Now those who dislike centralized accountability threaten to dismantle what so many of us take for granted. There is no accountability if you are of this mindset. We can not have entire, very necessary parts of our economy, dependent on foxes watching the hen house. Sometimes my dear, smaller-is-better government converts there is a role for government to play. One that keeps greed, dishonesty, and profit gouging corporate speculators evenly matched with their bureaucratic counterparts. The consumers can benefit when monopolies and consolidation are kept at bay.
Sometimes, God forbid, it takes those without a profit motive to keep us safe from the worst of Wall street corporate board room inspired
indulgences. Think Libby or Butte Montana. Think Enron or Montana Power. Think World Com or even Bank of America's recent Credit Card practises- their shameless practise of suddenly rising the credit rates of good consumers, who pay on time, into the 30%
APR range.
Thank God this rotten theory of deregulation only managed to get a tiny foothold into the regulated economy under Republican regimes. Remember when they wanted to
privatize Social Security? Sell off the entire powergrid? Deregulate media ownership? Wherever deregulation and
privatization prevails, we eventually see the downwind effects.
The rush to deregulate utilities has been a disaster. So too the deregulation of the transportation industry-especially trucking and the airlines. Flown lately? Been stuck on plane, treated like a hostage? Worked for a trucking company who isn't required to make sure their employees make minimum wage? Pumped "hot fuel" that rips you off?
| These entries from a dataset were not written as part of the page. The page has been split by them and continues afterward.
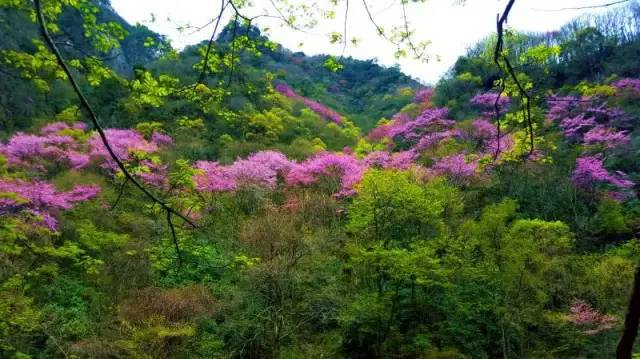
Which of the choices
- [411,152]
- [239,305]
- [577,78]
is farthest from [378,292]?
[577,78]

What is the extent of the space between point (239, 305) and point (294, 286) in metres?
1.33

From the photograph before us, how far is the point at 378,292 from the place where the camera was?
9.20 m

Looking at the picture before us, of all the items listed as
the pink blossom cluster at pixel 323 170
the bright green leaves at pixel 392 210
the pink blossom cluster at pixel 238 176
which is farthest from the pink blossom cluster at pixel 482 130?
the bright green leaves at pixel 392 210

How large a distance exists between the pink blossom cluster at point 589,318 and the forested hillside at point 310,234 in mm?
39

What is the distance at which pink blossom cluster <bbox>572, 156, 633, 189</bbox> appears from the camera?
1305cm

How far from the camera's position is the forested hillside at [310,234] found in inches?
239

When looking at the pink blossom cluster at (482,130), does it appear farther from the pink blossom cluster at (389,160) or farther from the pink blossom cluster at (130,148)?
the pink blossom cluster at (130,148)

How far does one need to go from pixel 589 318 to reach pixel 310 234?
Answer: 21.4 feet

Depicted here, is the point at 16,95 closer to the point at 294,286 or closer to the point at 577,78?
the point at 294,286

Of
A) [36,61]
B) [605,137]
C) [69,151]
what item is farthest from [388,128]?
[36,61]

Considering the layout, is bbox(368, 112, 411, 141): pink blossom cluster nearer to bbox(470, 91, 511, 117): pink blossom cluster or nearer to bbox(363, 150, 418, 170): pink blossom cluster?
bbox(470, 91, 511, 117): pink blossom cluster

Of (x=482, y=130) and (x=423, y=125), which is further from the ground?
(x=423, y=125)

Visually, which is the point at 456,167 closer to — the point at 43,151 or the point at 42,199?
the point at 42,199

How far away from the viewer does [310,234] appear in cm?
1165
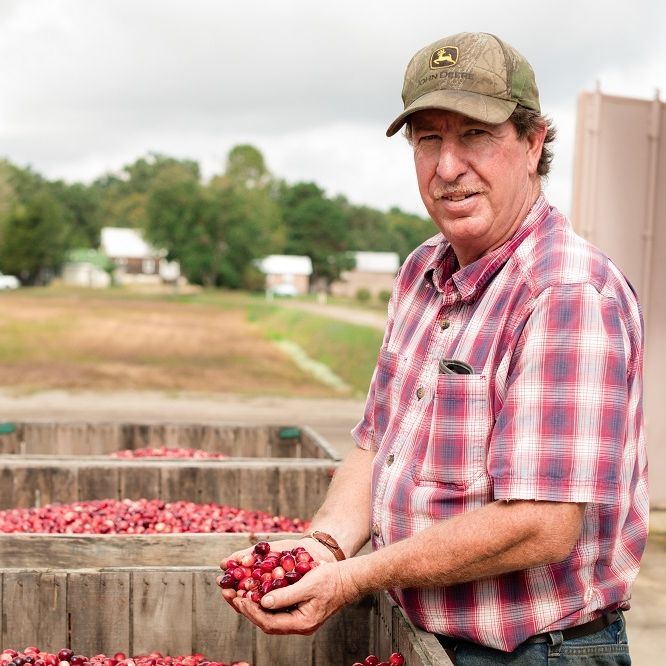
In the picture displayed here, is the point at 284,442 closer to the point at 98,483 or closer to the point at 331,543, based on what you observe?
the point at 98,483

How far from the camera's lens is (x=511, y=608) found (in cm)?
224

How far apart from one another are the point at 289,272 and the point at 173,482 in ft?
280

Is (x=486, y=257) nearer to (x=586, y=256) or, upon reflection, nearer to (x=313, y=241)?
(x=586, y=256)

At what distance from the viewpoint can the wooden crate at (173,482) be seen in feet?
18.4

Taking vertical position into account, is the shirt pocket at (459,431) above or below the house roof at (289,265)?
below

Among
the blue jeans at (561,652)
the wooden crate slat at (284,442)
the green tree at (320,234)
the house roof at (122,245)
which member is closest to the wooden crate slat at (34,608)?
the blue jeans at (561,652)

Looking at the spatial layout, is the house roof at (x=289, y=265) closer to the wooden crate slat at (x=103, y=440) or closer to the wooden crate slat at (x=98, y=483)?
the wooden crate slat at (x=103, y=440)

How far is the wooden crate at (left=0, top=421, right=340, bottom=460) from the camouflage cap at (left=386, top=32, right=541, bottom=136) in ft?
17.6

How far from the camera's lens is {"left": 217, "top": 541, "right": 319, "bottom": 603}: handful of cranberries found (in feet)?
7.93

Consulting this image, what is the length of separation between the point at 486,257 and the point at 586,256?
250mm

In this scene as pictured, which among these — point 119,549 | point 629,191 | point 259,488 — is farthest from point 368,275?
point 119,549

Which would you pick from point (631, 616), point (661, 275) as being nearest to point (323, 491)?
point (631, 616)

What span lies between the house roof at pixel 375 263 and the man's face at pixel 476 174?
92.9 metres

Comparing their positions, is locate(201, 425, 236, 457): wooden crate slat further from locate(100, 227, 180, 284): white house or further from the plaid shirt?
locate(100, 227, 180, 284): white house
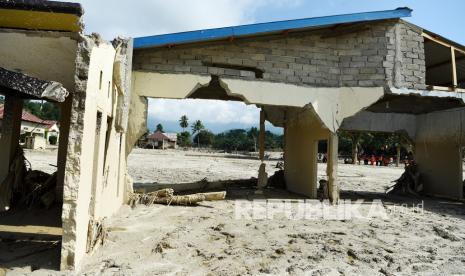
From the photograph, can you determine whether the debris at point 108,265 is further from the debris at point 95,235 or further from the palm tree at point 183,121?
the palm tree at point 183,121

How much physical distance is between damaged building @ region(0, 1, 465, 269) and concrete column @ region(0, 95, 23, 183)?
21 millimetres

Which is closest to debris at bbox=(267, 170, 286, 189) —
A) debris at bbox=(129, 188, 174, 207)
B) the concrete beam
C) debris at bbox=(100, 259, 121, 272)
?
the concrete beam

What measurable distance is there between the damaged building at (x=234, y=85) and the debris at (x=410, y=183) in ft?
1.27

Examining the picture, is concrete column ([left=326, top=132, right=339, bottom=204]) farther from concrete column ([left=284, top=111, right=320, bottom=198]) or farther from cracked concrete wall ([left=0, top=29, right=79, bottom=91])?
cracked concrete wall ([left=0, top=29, right=79, bottom=91])

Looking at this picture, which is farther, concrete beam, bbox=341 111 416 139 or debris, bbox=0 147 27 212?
concrete beam, bbox=341 111 416 139

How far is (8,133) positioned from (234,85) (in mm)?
5263

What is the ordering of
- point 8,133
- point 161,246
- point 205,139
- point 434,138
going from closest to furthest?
point 161,246 → point 8,133 → point 434,138 → point 205,139

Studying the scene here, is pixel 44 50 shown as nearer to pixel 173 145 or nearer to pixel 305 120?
pixel 305 120

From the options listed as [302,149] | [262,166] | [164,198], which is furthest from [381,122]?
[164,198]

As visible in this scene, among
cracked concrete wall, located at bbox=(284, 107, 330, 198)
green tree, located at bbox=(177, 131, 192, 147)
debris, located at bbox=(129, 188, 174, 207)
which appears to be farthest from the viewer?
green tree, located at bbox=(177, 131, 192, 147)

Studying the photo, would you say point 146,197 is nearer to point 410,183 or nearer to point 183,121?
point 410,183

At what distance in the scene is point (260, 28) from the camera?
28.3ft

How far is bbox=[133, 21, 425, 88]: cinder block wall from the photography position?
9250 millimetres

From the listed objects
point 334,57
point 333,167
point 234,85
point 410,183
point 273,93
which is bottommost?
point 410,183
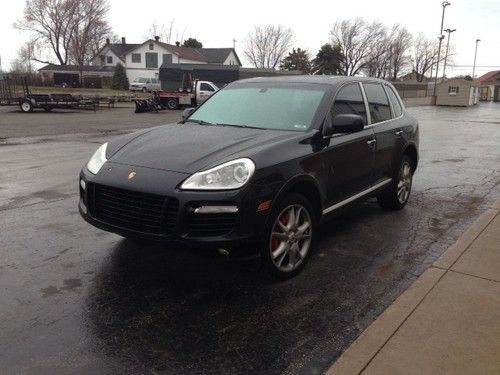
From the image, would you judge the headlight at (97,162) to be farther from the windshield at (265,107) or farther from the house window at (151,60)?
the house window at (151,60)

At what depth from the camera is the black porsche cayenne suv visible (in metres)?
3.62

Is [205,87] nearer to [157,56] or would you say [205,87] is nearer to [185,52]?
[157,56]

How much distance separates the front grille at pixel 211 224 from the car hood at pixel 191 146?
382mm

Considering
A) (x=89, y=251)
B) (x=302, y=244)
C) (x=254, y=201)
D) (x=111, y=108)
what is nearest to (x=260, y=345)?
(x=254, y=201)

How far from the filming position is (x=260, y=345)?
10.4ft

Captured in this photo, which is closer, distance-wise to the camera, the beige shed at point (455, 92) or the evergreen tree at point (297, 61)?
the beige shed at point (455, 92)

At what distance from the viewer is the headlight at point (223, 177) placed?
143 inches

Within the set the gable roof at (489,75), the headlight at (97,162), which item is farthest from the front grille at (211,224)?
the gable roof at (489,75)

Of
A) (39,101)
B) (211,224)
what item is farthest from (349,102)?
(39,101)

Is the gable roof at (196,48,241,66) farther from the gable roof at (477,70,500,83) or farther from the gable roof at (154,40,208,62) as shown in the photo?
the gable roof at (477,70,500,83)

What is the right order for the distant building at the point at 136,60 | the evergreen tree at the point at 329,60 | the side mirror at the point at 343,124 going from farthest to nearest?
the evergreen tree at the point at 329,60 → the distant building at the point at 136,60 → the side mirror at the point at 343,124

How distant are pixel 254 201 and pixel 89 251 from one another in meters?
1.96

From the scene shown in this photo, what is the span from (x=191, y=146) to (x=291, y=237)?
1.15 m

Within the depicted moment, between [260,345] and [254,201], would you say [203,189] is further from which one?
[260,345]
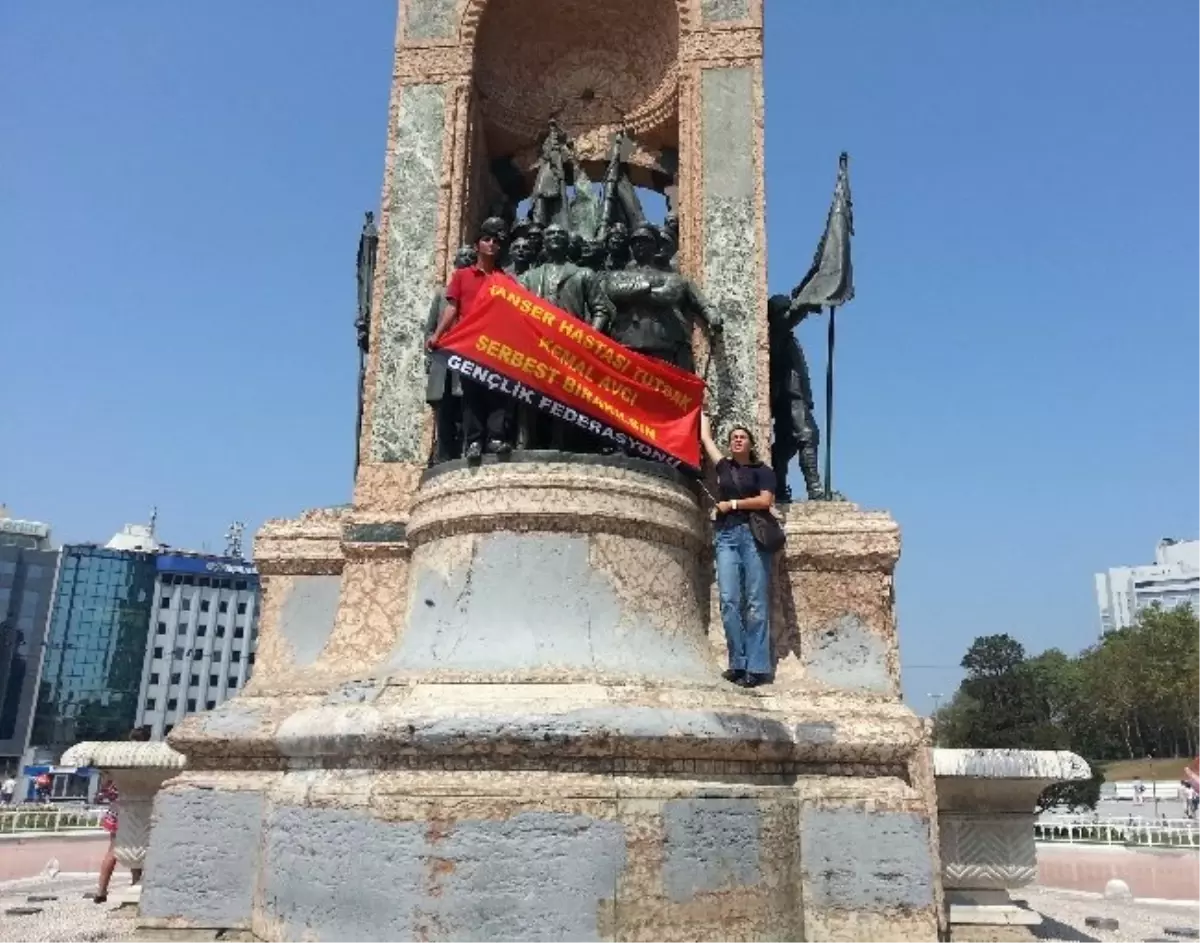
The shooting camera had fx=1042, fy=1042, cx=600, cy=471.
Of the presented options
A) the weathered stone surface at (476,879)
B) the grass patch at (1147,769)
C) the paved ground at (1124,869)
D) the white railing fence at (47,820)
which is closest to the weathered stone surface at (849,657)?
the weathered stone surface at (476,879)

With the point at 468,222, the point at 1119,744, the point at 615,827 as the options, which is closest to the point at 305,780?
the point at 615,827

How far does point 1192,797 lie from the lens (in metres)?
39.8

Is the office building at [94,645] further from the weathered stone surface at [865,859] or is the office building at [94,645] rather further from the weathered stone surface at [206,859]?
the weathered stone surface at [865,859]

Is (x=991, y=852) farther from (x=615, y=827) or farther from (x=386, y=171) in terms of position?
(x=386, y=171)

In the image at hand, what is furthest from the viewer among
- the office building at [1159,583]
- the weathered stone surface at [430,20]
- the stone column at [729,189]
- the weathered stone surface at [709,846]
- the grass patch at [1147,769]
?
the office building at [1159,583]

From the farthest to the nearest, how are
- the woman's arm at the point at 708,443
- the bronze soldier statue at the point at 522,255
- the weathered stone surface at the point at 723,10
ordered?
1. the weathered stone surface at the point at 723,10
2. the bronze soldier statue at the point at 522,255
3. the woman's arm at the point at 708,443

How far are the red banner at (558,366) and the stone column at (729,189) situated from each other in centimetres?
105

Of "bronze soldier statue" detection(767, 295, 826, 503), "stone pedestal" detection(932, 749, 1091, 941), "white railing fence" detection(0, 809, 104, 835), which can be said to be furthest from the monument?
"white railing fence" detection(0, 809, 104, 835)

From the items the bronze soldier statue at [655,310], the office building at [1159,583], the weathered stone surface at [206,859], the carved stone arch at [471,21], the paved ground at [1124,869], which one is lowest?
the paved ground at [1124,869]

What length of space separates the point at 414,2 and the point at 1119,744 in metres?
75.1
What about the ongoing attempt to
privatize the Interstate Highway System and sell off our national infrastructure to Wall Street and foreign toll operators? What about the performance based illusion of
privatizing schools, and the rush to "manage" health care? All of these
endeavors promised and sometimes even briefly delivered investors enormous profits but little in the way of direct benefit to consumers. These efforts were always marketed with consumer confidence and security as the acheivable outcome. So how secure do you feel now?
If nothing else the
privatization of "security forces" in Iraq demonstrates the greatest folly of the simplistic Republican mindset. Any time the public good, necessary services, and economy sustaining portions of society become sustained by trust in top down, profit focused, unaccountable leadership-leadership that looks only as far ahead as the next quarters results, we loose any sense of a sustainable future. This is the trend that has landed "outsourcing" and "free trade" on our shores, where we export the very wages that sustain our economy.
Security is an allusion. But even more so is any sense that unregulated profitability is a
gauge to the worth of an endeavor or a significant statement of the nobility of
any achievement. If the nobility of business ethic is the truest reflection of a sure thing, then in the world of economic certainty, what a difference a quarterly report makes.
Helen Keller had it right. Every endeavor is daring risk, no matter how creatively the odds are branded, bonded, and labeled. To have faith in profit as the ultimate gain, is to leverage security with an embrace of unforseeable outcomes and a daring disrespect for history.
And these days, as we are painfully learning, Security isn't exactly something you can take to the bank. Neither are the Republicans-at least not if you expect to have anything left in your account.